If the infringement has arisen due to non-compliance with the requirements of the GDPR, the national supervisory authority has various corrective measures at its disposal (Article 58(2) of the GDPR). These include issuing a warning or reprimand, imposing a temporary or definitive limitation, including a ban or an administrative fine. Pursuant to the guidelines of the EDPB, any administrative fine that is imposed must be (1) effective, (2) proportionate and (3) dissuasive. In addition, the purpose of the fine must serve to ‘reestablish compliance with the rules, or to punish unlawful behaviour’ (EDPB Citation2017b, p. 6). The level of the administrative fine depends inter alia on the nature, gravity and duration of the infringement (Article 83(2)(a) of the GDPR). A maximum fine of 10,000,000 euro or 2% of total worldwide annual turnover (Article 83(4)(a) of the EU GDPR) applies to infringements of data protection by design (and data breaches).

In respect of its enforcement, the Dutch DPA takes a risk-based approach, meaning that it devotes particular attention to potential personal data breaches that could affect large groups of people (Dutch DPA Citation2018b).
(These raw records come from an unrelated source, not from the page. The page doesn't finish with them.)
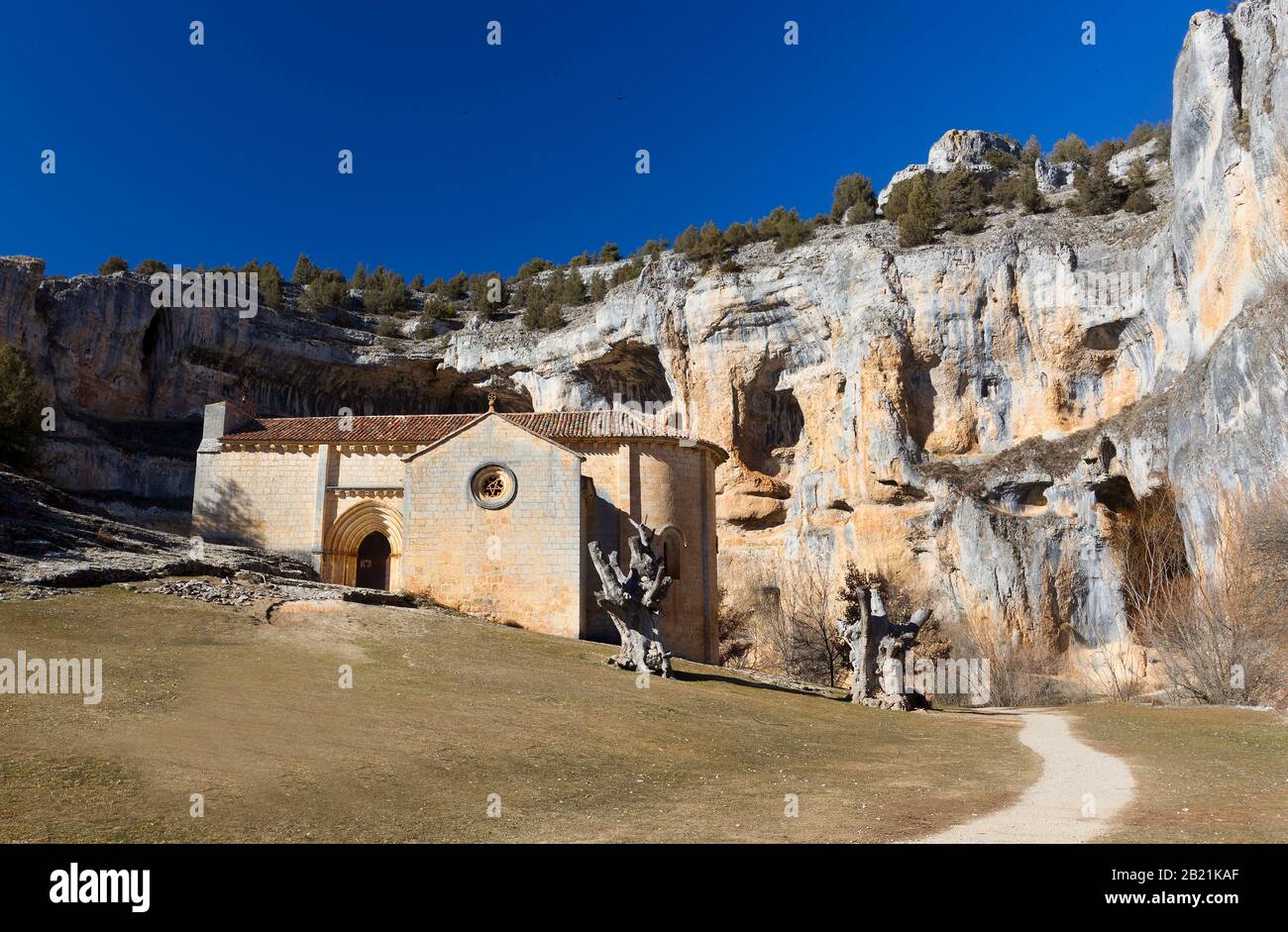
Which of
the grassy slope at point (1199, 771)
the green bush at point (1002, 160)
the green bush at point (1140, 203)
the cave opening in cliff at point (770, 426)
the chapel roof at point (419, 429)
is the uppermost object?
the green bush at point (1002, 160)

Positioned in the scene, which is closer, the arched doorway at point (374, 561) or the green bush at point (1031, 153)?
the arched doorway at point (374, 561)

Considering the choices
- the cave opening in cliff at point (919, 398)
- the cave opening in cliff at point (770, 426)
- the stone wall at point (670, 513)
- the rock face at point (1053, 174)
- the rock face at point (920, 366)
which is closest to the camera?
the stone wall at point (670, 513)

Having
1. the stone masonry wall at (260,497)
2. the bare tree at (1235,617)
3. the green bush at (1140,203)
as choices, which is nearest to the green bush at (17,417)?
the stone masonry wall at (260,497)

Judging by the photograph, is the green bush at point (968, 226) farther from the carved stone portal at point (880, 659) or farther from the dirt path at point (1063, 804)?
the dirt path at point (1063, 804)

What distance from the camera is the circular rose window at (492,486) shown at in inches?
1139

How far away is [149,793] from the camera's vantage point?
337 inches

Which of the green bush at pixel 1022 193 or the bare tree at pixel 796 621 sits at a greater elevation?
the green bush at pixel 1022 193

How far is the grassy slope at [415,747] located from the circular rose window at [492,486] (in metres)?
7.86

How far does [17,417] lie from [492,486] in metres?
18.5

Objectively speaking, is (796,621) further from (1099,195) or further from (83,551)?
(1099,195)

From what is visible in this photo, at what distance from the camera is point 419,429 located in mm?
33812

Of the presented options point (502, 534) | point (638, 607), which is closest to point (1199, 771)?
point (638, 607)

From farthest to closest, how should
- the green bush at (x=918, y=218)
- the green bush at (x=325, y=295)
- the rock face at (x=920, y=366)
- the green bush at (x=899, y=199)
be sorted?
the green bush at (x=325, y=295) → the green bush at (x=899, y=199) → the green bush at (x=918, y=218) → the rock face at (x=920, y=366)
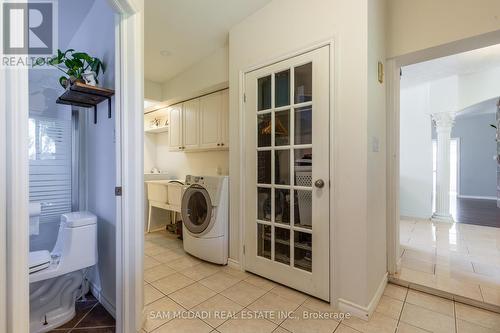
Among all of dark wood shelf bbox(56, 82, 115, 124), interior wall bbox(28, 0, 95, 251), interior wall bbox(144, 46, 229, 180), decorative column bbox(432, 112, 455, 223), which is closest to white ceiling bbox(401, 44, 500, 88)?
decorative column bbox(432, 112, 455, 223)

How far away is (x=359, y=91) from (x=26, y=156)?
1.74 meters

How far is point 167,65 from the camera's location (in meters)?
3.20

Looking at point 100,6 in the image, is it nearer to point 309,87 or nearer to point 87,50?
point 87,50

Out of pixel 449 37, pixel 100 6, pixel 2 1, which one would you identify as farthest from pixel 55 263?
pixel 449 37

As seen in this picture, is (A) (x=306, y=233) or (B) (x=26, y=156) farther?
(A) (x=306, y=233)

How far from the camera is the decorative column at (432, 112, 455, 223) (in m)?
4.12

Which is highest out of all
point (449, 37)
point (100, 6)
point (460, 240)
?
point (100, 6)

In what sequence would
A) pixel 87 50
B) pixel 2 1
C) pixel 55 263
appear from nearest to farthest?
pixel 2 1 → pixel 55 263 → pixel 87 50

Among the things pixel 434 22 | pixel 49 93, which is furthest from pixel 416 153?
pixel 49 93

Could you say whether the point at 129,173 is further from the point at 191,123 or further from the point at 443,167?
the point at 443,167

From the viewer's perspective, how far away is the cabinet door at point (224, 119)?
2.95 m

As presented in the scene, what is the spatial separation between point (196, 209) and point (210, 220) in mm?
325

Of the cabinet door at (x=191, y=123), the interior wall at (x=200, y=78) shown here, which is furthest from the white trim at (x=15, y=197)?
the cabinet door at (x=191, y=123)

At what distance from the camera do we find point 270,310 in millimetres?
1721
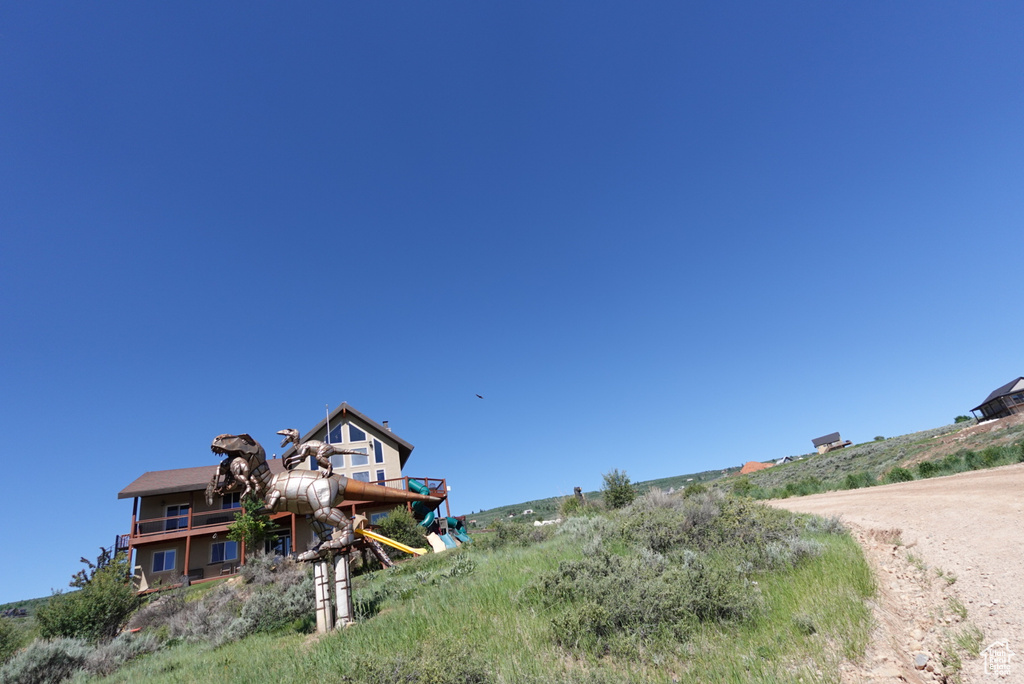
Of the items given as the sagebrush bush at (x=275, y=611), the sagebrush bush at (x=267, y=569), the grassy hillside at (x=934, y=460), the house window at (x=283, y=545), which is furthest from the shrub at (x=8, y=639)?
the grassy hillside at (x=934, y=460)

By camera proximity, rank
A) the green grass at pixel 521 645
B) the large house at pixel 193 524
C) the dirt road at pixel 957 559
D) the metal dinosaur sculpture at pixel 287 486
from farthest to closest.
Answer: the large house at pixel 193 524, the metal dinosaur sculpture at pixel 287 486, the dirt road at pixel 957 559, the green grass at pixel 521 645

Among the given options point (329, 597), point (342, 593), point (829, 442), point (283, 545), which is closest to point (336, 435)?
point (283, 545)

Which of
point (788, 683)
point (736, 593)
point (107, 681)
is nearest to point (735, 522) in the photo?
point (736, 593)

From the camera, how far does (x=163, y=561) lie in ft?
88.6

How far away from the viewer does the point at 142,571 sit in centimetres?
2628

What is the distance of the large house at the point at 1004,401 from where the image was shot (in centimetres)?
4042

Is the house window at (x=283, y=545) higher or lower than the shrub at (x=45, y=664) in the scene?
higher

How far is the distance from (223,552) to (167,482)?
246 inches

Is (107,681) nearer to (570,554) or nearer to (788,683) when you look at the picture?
(570,554)

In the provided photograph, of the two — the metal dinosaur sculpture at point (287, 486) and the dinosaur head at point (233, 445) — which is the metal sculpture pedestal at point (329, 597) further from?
the dinosaur head at point (233, 445)

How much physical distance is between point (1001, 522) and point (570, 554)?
7.64 m

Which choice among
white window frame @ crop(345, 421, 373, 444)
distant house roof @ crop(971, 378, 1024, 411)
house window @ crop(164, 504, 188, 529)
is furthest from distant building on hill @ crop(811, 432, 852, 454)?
house window @ crop(164, 504, 188, 529)

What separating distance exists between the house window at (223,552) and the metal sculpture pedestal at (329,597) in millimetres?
25100

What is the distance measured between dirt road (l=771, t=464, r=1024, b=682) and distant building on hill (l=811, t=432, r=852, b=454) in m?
85.3
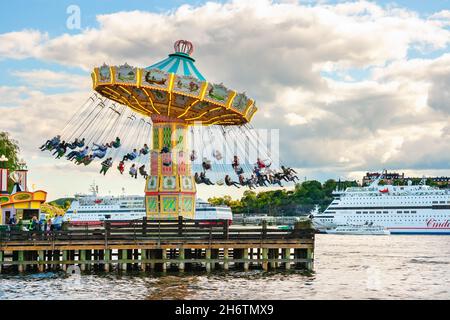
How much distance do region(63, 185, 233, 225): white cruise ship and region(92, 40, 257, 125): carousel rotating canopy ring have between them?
80.0 meters

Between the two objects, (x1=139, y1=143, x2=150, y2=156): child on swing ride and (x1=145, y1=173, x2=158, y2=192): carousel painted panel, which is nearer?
(x1=139, y1=143, x2=150, y2=156): child on swing ride

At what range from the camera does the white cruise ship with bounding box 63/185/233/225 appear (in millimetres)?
124838

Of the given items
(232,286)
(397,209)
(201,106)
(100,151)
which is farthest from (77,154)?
(397,209)

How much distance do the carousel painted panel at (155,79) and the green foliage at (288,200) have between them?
13113 centimetres

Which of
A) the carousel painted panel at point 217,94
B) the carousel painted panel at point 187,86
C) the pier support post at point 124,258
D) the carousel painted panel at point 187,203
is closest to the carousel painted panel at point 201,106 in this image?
the carousel painted panel at point 217,94

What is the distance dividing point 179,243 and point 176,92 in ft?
35.0

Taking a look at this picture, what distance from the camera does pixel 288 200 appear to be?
6944 inches

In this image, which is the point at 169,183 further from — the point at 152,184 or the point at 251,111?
the point at 251,111

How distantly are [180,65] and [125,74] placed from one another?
4.47m

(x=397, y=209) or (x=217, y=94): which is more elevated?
(x=217, y=94)

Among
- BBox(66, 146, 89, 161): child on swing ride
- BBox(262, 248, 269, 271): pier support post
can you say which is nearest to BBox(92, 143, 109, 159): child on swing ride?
BBox(66, 146, 89, 161): child on swing ride

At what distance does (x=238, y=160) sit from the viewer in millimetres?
41781

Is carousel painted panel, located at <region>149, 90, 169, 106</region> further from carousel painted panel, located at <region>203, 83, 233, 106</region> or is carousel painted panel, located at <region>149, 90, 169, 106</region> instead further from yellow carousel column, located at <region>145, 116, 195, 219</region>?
carousel painted panel, located at <region>203, 83, 233, 106</region>
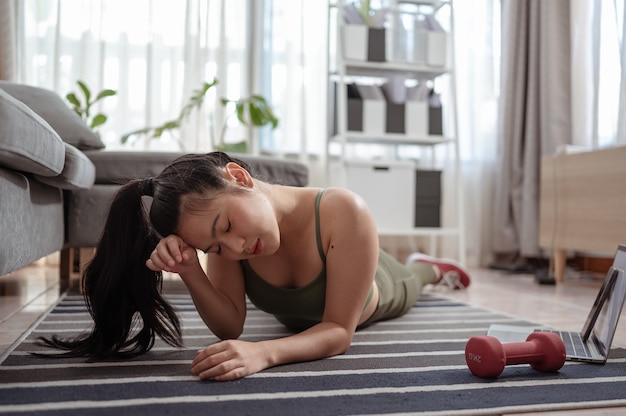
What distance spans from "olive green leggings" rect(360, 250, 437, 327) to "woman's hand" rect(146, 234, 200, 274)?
2.06 feet

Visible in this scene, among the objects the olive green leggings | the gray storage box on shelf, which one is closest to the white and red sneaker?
the olive green leggings

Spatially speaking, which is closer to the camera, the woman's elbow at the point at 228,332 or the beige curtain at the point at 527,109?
the woman's elbow at the point at 228,332

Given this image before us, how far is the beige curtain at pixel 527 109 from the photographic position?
3287 mm

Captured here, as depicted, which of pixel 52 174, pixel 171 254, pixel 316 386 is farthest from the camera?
pixel 52 174

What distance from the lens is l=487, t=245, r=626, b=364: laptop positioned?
1.14 metres

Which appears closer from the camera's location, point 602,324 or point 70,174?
point 602,324

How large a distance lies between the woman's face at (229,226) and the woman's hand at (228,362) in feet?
0.49

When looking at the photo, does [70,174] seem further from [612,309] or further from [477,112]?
[477,112]

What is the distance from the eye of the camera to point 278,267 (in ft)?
4.31

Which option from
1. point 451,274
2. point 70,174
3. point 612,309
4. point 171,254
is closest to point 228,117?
point 451,274

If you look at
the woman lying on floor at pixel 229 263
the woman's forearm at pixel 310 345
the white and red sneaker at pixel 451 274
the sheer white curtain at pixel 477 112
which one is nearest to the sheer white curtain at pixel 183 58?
the sheer white curtain at pixel 477 112

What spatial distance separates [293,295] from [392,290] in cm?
44

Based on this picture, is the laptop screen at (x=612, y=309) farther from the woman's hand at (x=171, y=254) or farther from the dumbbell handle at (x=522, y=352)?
the woman's hand at (x=171, y=254)

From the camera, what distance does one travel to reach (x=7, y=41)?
3.07 metres
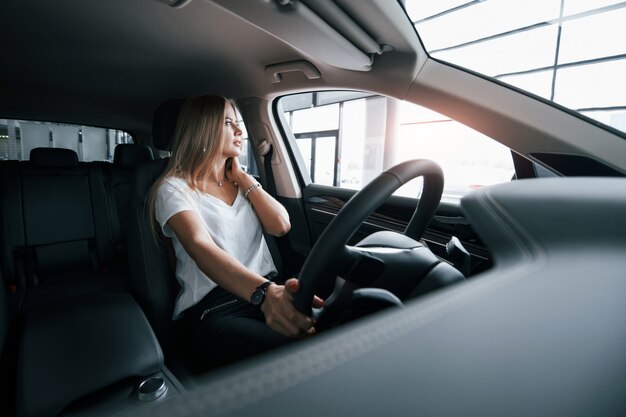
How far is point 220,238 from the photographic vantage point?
1.22 meters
In the 2018–2019 period, it focused primarily on the security of medical data within the healthcare sector. In the 2020–2023 period, its focus was on ‘data trade’, which also included data protection by design and eHealth (Dutch DPA Citation2018b). The vision of the Dutch DPA remained ‘risk-based supervision’ (Dutch DPA Citation2018b). However, the publicly accessible position papers and policy documents do not show exactly how enforcement takes place and do not include a clear escalation strategy.Footnote3

However, the Dutch DPA has drawn up policy rules for the prioritisation of the investigation of complaints and in relation to determining the level of administrative fines (Dutch DPA Citation2018a). Article 2(3) of the Policy Rules on Prioritising the Investigation of Complaints (Beleidsregels Prioritering klachtenonderzoek) sets out in which cases the Dutch DPA will proceed with a further investigation following receipt of a data protection complaint. The policy rules on fines (boetebeleidsregels) include a categorised classification with the corresponding bands for the administrative fines to be imposed (Dutch DPA Citation2019). Hooghiemstra and Nouwt (Citation2020) observe that administrative fines can likewise be imposed on administrative bodies and that it is not intended for them to receive different treatment from the private sector.

In addition to the corrective measures that arise from the EU GDPR, the Dutch DPA has the option of imposing a penalty for non-compliance (Article 58(6) of the EU GDPR, Section 16(1) of the UAVG and Section 5:32(1) of the Awb). A penalty for non-compliance consists of a remedial sanction, comprising: (a) an order to fully or partial rectify the violation, and (b) the obligation to pay a sum of money if the order is not carried out or is not carried out on time (Section 5:31(d) of the Awb).

The UK’s ICO has its escalation strategy with regard to enforcement laid down in its Regulatory Action Policy 2018 (RAP 2018). The RAP 2018 has since been updated with the RAP 2021, supplemented with the ‘DRAFT Statutory guidance on our regulatory action’, which was submitted for public consultation between December 2021 and March 2022 (UK’s ICO, Citationn.d.-d).

The RAP inter alia stipulates in which situations the Information Commissioner’s Office will issue an ‘(urgent) information notice’ (formal request to provide the ICO with information to assist their investigation), ‘assessment notice’ (a notice to allow them to investigate compliancy with the UK Data Protection Act) or a ‘penalty notice’ (UK’s ICO, Citationn.d.-d, p. 15-19). The criteria with regard to the next steps are likewise included, alongside tools to determine the level of any penalty.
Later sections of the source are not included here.